[Records of spatial questions]
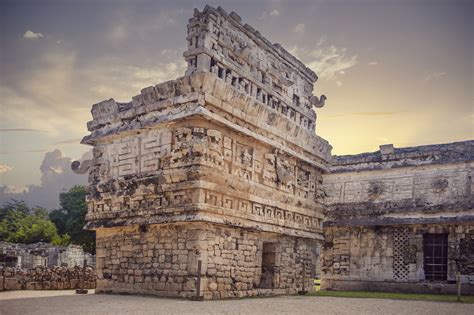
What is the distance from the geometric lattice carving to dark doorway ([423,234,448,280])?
638mm

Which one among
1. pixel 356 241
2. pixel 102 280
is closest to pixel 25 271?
pixel 102 280

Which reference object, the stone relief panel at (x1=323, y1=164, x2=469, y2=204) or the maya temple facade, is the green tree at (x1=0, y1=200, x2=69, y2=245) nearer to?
the stone relief panel at (x1=323, y1=164, x2=469, y2=204)

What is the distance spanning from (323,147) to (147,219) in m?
7.40

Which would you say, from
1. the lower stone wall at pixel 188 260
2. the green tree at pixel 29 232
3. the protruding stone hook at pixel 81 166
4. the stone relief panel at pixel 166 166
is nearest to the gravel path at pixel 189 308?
the lower stone wall at pixel 188 260

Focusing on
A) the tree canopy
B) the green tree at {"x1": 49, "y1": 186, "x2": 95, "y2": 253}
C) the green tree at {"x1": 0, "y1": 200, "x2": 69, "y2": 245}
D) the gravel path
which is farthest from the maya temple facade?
the green tree at {"x1": 0, "y1": 200, "x2": 69, "y2": 245}

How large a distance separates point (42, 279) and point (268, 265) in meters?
6.70

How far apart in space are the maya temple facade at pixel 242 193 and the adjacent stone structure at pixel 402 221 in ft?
0.14

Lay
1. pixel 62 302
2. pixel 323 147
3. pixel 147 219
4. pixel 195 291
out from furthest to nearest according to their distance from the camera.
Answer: pixel 323 147, pixel 147 219, pixel 195 291, pixel 62 302

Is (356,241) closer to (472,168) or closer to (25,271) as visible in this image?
(472,168)

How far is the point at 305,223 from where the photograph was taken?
1542 cm

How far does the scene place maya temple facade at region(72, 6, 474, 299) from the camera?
11109 millimetres

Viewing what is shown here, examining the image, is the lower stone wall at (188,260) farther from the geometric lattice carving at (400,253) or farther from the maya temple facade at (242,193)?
the geometric lattice carving at (400,253)

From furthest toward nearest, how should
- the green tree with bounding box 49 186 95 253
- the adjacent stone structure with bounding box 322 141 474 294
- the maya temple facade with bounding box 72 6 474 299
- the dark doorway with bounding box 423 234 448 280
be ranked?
1. the green tree with bounding box 49 186 95 253
2. the dark doorway with bounding box 423 234 448 280
3. the adjacent stone structure with bounding box 322 141 474 294
4. the maya temple facade with bounding box 72 6 474 299

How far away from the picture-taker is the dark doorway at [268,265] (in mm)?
13430
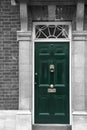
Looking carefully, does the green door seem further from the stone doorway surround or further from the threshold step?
the stone doorway surround

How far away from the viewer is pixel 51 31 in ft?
31.1

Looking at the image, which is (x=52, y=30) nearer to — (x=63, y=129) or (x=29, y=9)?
(x=29, y=9)

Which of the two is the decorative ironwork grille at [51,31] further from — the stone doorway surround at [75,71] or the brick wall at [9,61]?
the brick wall at [9,61]

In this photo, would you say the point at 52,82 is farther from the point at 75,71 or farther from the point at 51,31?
the point at 51,31

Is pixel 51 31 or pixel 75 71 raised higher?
pixel 51 31

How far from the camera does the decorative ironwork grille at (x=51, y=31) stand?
9430 mm

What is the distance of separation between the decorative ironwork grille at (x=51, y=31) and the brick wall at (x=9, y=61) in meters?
0.56

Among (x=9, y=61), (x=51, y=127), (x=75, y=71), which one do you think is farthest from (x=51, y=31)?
(x=51, y=127)

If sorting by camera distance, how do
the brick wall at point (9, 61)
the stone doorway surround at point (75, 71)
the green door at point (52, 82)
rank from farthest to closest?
the green door at point (52, 82) < the brick wall at point (9, 61) < the stone doorway surround at point (75, 71)

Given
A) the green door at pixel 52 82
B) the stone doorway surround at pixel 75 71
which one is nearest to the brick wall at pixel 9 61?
the stone doorway surround at pixel 75 71

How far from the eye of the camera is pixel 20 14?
9078 millimetres

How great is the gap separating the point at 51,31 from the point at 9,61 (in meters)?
1.34

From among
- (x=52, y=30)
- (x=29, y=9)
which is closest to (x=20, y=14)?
(x=29, y=9)

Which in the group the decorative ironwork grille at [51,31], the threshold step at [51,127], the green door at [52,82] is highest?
the decorative ironwork grille at [51,31]
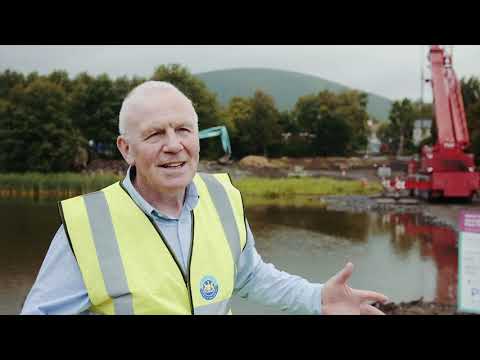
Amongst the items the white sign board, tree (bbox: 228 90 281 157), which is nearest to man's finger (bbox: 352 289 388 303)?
the white sign board

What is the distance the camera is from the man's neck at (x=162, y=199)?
3.96ft

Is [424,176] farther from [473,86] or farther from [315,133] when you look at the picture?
[315,133]

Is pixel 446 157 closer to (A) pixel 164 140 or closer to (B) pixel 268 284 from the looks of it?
(B) pixel 268 284

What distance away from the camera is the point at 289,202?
4391 mm

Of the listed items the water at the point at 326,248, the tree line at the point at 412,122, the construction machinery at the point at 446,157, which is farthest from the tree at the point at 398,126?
the water at the point at 326,248

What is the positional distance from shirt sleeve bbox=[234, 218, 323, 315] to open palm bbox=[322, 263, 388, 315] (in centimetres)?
5

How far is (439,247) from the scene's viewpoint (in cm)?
490

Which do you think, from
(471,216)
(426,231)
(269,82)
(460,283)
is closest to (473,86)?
(426,231)

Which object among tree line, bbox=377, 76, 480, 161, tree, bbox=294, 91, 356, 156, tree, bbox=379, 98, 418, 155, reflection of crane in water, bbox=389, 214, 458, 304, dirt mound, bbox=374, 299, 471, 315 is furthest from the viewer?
tree line, bbox=377, 76, 480, 161

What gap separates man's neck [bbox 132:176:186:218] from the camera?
1.21m

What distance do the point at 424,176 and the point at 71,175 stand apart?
506 centimetres

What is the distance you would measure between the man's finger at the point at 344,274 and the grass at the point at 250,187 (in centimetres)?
181

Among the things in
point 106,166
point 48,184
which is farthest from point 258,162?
point 48,184

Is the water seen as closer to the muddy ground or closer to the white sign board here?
the muddy ground
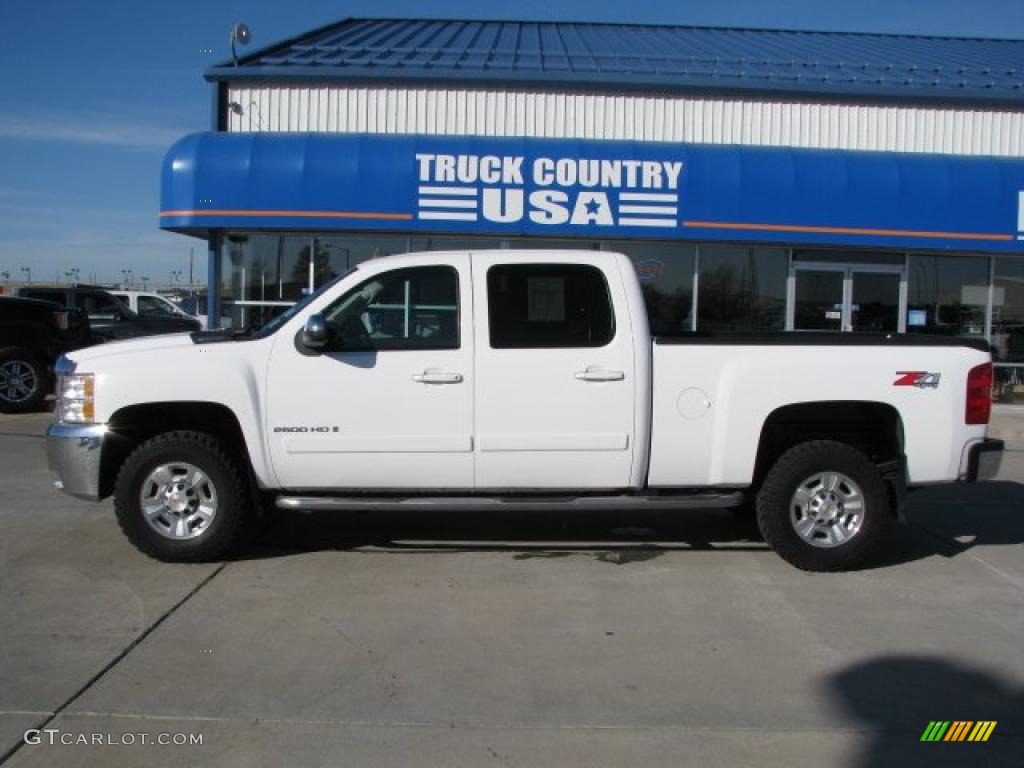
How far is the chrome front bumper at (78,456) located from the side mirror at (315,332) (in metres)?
1.42

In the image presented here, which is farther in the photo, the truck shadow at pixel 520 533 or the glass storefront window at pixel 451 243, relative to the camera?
the glass storefront window at pixel 451 243

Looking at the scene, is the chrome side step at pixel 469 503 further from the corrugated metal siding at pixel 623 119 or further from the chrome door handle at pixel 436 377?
the corrugated metal siding at pixel 623 119

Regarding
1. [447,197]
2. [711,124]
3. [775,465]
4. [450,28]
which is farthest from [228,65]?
[775,465]

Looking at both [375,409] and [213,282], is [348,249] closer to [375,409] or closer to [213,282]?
[213,282]

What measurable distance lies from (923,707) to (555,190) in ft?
35.6

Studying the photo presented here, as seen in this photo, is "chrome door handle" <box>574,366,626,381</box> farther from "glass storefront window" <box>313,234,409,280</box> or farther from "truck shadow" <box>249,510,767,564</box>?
"glass storefront window" <box>313,234,409,280</box>

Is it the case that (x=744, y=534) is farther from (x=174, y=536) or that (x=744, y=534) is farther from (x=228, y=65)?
(x=228, y=65)

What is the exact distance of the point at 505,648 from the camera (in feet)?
15.9

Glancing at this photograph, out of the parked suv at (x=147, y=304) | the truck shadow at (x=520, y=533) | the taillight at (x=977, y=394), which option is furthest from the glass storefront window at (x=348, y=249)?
the taillight at (x=977, y=394)

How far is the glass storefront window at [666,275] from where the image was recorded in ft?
49.9

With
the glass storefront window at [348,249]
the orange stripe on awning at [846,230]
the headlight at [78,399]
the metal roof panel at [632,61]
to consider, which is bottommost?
the headlight at [78,399]

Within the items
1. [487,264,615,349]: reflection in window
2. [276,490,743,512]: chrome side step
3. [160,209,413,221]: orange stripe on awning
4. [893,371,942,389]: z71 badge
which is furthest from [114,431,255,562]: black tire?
[160,209,413,221]: orange stripe on awning

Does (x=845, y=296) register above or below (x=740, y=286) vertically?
below

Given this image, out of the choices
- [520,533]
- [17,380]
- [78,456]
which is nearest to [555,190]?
[520,533]
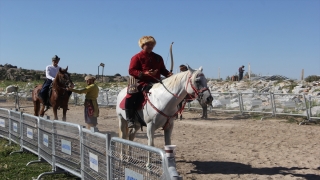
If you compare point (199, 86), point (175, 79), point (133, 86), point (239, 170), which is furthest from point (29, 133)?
point (239, 170)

*Instructions for the task*. Pick out every line in the records above that contains the string "lattice", and copy each of those lines in full.

*Correct output*.
What is the distance from the geometric lattice carving to dark doorway ([423,234,448,280])?
Viewing what is shown here, examining the image, is the lower stone wall at (188,260) farther from the geometric lattice carving at (400,253) or farther from the maya temple facade at (242,193)?
the geometric lattice carving at (400,253)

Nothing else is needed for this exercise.